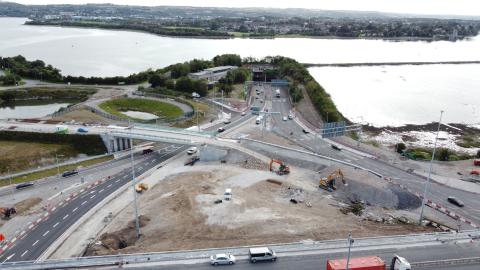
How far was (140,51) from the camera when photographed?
649 feet

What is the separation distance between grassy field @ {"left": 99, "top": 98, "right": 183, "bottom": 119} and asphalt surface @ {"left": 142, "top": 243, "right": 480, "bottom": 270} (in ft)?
178

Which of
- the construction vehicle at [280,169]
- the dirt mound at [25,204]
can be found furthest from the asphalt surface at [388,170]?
the dirt mound at [25,204]

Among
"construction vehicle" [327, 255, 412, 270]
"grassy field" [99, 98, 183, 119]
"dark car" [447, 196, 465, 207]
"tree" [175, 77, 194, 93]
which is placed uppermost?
"tree" [175, 77, 194, 93]

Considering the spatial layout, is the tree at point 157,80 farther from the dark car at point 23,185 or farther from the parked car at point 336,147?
the dark car at point 23,185

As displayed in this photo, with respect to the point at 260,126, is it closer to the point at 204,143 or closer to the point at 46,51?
the point at 204,143

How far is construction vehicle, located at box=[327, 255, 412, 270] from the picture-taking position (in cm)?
2869

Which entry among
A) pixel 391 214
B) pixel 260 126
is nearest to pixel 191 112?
pixel 260 126

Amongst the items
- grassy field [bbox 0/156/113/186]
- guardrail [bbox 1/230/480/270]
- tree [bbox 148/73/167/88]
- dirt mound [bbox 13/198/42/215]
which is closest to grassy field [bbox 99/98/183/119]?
tree [bbox 148/73/167/88]

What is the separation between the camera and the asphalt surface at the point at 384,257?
3094cm

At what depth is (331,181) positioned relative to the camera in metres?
49.6

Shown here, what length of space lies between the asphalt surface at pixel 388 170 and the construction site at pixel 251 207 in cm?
508

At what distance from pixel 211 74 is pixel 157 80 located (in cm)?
1801

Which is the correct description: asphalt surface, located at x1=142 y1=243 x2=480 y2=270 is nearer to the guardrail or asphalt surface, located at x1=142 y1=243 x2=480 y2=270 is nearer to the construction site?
the guardrail

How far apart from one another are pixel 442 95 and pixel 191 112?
90.3 metres
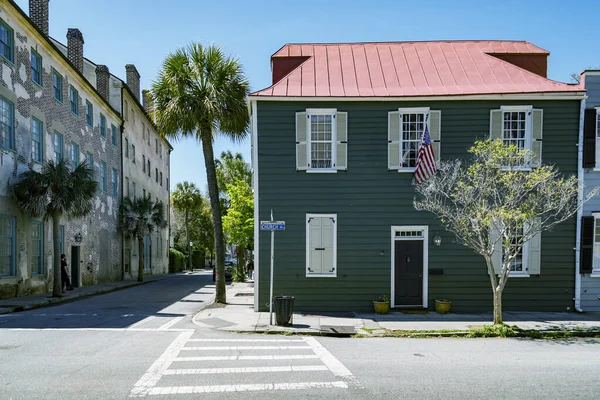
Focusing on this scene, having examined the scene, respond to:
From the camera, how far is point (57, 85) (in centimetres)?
2208

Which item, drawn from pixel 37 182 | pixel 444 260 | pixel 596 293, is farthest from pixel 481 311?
pixel 37 182

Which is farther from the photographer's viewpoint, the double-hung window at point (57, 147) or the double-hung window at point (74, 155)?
the double-hung window at point (74, 155)

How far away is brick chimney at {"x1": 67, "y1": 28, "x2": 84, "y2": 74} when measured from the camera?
87.5 ft

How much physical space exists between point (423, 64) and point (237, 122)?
22.0 feet

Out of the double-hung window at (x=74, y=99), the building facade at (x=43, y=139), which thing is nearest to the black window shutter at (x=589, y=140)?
the building facade at (x=43, y=139)

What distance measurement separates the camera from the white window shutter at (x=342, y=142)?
14188mm

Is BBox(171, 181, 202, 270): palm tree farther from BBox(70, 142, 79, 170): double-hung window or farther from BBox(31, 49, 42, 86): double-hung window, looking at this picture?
BBox(31, 49, 42, 86): double-hung window

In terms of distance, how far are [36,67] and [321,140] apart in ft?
45.3

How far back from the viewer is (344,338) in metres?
10.8

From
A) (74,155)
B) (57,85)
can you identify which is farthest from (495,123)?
(74,155)

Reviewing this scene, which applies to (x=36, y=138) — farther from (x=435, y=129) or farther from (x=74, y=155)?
(x=435, y=129)

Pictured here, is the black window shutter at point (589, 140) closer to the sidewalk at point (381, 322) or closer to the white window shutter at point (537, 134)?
the white window shutter at point (537, 134)

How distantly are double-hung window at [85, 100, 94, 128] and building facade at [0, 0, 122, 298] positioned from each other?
0.06 m

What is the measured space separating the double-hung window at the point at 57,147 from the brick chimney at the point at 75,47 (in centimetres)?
676
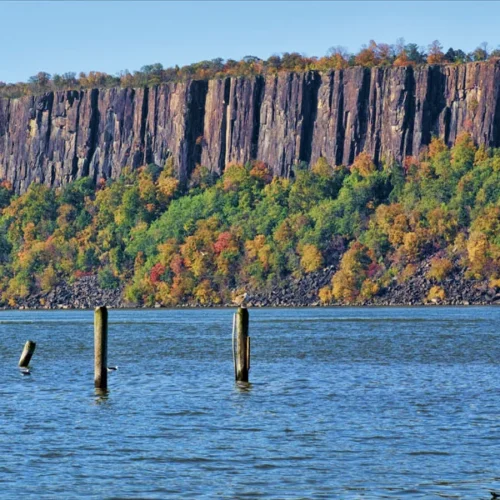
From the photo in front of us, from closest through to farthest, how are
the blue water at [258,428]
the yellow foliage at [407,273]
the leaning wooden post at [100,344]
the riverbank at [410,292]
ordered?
the blue water at [258,428] < the leaning wooden post at [100,344] < the riverbank at [410,292] < the yellow foliage at [407,273]

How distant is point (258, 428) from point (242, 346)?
10.5 meters

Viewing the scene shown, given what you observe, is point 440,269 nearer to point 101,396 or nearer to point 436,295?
point 436,295

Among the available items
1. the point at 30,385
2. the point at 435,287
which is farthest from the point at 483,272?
the point at 30,385

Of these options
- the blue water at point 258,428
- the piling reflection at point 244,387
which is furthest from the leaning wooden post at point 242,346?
the blue water at point 258,428

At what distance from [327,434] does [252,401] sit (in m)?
7.49

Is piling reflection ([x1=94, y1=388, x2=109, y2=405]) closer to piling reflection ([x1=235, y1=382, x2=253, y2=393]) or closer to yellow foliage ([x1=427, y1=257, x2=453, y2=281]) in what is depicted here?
piling reflection ([x1=235, y1=382, x2=253, y2=393])

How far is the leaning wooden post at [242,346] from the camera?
45812 millimetres

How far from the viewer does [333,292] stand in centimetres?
19325

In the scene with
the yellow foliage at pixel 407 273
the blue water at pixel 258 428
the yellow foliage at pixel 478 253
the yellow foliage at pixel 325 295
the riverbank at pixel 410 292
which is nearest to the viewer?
the blue water at pixel 258 428

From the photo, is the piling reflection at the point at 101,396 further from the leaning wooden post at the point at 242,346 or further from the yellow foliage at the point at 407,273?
the yellow foliage at the point at 407,273

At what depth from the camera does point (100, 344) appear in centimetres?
4572

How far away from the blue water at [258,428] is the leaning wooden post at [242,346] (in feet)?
2.71

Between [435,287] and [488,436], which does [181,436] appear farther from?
[435,287]

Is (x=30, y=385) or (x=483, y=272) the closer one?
(x=30, y=385)
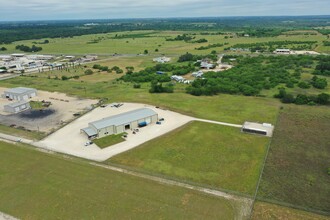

Stated problem
Reproduce the part of the listing that opens with the line containing "Shown here, what" and closes with the line containing "90.3 metres", substituting "point" for each occurrence of "pixel" and leaving everything else as it is.

In response
Shown here, what length of space lies between the asphalt surface at point 388 170 and the construction site at point 251 207 in cm?
508

At what distance from point 211 74 is point 157 80 located (in cm)?
1801

Which is the correct description: asphalt surface, located at x1=142 y1=243 x2=480 y2=270 is nearer to the guardrail or asphalt surface, located at x1=142 y1=243 x2=480 y2=270 is nearer to the construction site?
the guardrail

How far apart from one another are point 442 95 and point 191 112?
90.3 metres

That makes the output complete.